Ночь выдалась какая-то бестолковая, не было в ней ни сна, ни покоя. Сразу за углом дома мы с Наташей налетели на кого-то, сделали шаг и вписались в темную крупную фигуру. От неожиданности, что еще некто кроме нас бродит в эту темную пору, когда ни зги, лишь желтый блин луны зловеще освещает гарнизонные закоулки, мы завопили. Завыли, как ревут во весь голос напуганные тетки, - зажмурив глаза и дрожа всем телом. Разумнее было бы бежать, но когда нам думать, если мы голосим! Некто выл не меньше нашего, глотка у него была луженая, как у бурлака на Волге, а глаза люминесцентно сияли. Прямо-таки кадр из фильма ужасов: вой в кромешной тьме.
Я вцепилась в Наташу, она в меня, не дай Бог, чтобы одна из нас удрала быстрее. Еще немного - и я бы разглядела клыки вампира, но тут голосище завыл так знакомо, что я закрыла рот и вслушалась в это длинное "о-о-о" с волжским акцентом. Фигура тоже приобрела узнаваемые очертания.
- Титова, ты, что ли, орешь? - с опаской спросила я, все еще не веря, что эта глазастая - моя бывшая подчиненная.
- Ну я, а что? - мгновенно проглотив крик и даже не подавившись, без всякого удивления сказала Титова.
Но почему так странно, как при базедовой болезни, выпучены ее глаза? Почему глаза ползут вверх? Пятачок в подобных обстоятельствах, шевеля опилками, причитал от страха: "Винни, Винни!" У меня и этого нет. Голова, готовая лопнуть как тугой воздушный шар, гудит ветром в глухой подворотне.
- Ч-то э-то? - заикаясь, лепечу я.
- А, - с усмешкой говорит она, - прибор ночного видения.
Глаза вновь заерзали. Видимо, Титова отправила прибор, сидевший на переносице, на лоб. Вздох облегчения со свистом вырвался из моей груди. Давно я так не пугалась, Наташа тоже. Когда все составляющие, словно фрагменты мозаики, сложились в целостную картину, основное определилось. Зря Титова следила за нами самым банальным образом, в окуляры ночного видения. Орала же исключительно за компанию. Ничего странного в том нет: брак с особистом наложил свой отпечаток; будь Света женой пекаря, за версту бы распространяла запах свежеиспеченных булок. Хорошо, что объекты ее слежки, Люся с Гужовым, замешкали где-то во дворах. Хорошо, что мы, а не они столкнулись нос к носу с Титовой, а то бы не миновать скандала. Уж я-то знаю, да что я, весь гарнизон в курсе ораторских способностей жены особиста. Ораторские - от слова "орать".
- И что ты тут делаешь? - спросила Наташа. - Куда это ты в него смотришь?
- И что это ты в него видишь? - прибавила я.
- Да так, - мямлила Титова - я тут... того...
Определенно Титова, застуканная нами за неблаговидным занятием, была не в своей тарелке.

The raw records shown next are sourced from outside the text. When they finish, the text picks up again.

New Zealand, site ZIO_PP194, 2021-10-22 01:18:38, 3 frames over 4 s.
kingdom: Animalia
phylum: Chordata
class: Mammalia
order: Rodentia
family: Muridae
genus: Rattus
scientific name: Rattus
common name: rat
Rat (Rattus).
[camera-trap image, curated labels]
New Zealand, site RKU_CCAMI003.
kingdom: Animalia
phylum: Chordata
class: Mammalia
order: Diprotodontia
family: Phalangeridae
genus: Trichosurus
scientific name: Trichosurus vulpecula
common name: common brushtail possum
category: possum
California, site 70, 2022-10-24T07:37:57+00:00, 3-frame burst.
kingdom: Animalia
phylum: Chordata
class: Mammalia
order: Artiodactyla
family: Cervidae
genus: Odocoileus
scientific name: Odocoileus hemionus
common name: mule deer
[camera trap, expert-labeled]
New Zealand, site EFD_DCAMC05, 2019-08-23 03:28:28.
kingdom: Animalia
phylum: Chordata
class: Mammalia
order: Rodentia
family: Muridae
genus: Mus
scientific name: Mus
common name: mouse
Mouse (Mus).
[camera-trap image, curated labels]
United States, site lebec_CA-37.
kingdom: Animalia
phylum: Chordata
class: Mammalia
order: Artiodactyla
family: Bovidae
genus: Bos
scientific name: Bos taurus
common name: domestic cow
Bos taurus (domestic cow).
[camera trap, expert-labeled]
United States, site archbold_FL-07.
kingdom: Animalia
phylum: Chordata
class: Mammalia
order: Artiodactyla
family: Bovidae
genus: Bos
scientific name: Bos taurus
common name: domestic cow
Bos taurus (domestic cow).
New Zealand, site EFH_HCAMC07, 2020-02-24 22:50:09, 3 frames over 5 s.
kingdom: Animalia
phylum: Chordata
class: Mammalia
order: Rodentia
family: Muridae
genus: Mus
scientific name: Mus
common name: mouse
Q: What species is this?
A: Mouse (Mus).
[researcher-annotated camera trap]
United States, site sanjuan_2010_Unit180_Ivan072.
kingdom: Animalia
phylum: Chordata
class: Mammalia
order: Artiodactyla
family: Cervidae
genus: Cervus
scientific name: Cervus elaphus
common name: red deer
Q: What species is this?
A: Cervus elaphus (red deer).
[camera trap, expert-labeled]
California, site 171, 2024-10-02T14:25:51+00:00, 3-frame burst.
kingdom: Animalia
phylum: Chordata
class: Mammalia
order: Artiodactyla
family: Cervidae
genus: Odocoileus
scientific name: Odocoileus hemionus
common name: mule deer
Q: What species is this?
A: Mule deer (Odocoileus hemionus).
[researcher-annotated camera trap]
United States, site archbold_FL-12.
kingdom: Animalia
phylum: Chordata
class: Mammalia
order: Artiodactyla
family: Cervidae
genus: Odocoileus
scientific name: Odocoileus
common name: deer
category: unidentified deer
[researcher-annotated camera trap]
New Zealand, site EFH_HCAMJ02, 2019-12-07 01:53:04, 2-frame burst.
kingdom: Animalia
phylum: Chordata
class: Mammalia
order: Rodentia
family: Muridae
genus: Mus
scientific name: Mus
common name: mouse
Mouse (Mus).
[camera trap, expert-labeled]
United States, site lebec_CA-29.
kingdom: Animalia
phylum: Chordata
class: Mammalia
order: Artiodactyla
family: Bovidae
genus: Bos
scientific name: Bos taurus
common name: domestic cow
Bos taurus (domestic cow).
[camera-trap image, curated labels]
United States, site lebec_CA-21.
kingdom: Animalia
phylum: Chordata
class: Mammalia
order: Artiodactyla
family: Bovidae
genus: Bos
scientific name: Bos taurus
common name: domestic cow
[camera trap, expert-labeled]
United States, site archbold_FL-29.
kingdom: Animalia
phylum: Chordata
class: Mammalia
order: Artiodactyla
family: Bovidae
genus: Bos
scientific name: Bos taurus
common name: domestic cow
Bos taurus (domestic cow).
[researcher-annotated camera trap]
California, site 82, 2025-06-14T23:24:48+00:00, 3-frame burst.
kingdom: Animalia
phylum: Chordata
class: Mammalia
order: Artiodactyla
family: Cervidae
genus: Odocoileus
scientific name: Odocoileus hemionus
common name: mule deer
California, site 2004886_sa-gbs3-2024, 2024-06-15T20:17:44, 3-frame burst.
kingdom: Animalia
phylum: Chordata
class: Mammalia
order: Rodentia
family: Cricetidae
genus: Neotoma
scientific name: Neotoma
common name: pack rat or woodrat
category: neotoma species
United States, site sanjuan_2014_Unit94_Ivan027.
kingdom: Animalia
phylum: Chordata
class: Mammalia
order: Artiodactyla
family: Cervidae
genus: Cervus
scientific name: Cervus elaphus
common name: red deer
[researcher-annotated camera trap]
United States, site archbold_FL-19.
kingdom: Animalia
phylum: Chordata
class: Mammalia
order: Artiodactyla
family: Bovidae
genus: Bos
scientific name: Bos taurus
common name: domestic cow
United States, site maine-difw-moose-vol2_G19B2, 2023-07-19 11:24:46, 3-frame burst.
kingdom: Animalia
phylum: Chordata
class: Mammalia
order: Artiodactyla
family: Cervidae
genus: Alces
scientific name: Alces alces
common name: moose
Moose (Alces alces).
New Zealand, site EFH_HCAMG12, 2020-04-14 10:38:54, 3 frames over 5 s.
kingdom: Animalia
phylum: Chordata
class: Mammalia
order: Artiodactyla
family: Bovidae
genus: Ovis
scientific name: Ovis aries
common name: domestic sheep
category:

- Ай-я-яй, - пожурила я ее.
- Ай-я-яй, - вторила Наташа.
- Да что вы разайяяяйкались на всю улицу? - Судя по ответному удару Титовой, клиент очухался и вышел из комы. - У меня Коська к бабе пошел.
- К какой бабе? - лениво поинтересовалась я. - Какие бабы могут быть в такую пору?
- Двуногие и наглые, - скрипя зубами, процедила Титова.
Хорошо это у нее получилось, убедительно. Да, мы, к сожалению, неблагодарная публика, посвященная во все составляющие интриги.
- Ладно, Титова, мы пошли. - Наташа потянула меня за свитер.
Сильные руки жены особиста обхватили нас, совершенно потерявших от стужи способность сопротивляться, за плечи, и поволокли в сторону детской площадки. Конечно, я еще могла если не вырваться, то хотя бы прохрипеть о несогласии с таким грубым обращением. И прохрипела бы, если б не шаги на два голоса, приближающиеся к нам с тыльной стороны дома. Кто кроме Люси и Гужова мог следовать нашим путем? Желая избежать кровавого столкновения, мы с Наташей добровольно прибавили шаг, теперь Титова едва поспевала за нами.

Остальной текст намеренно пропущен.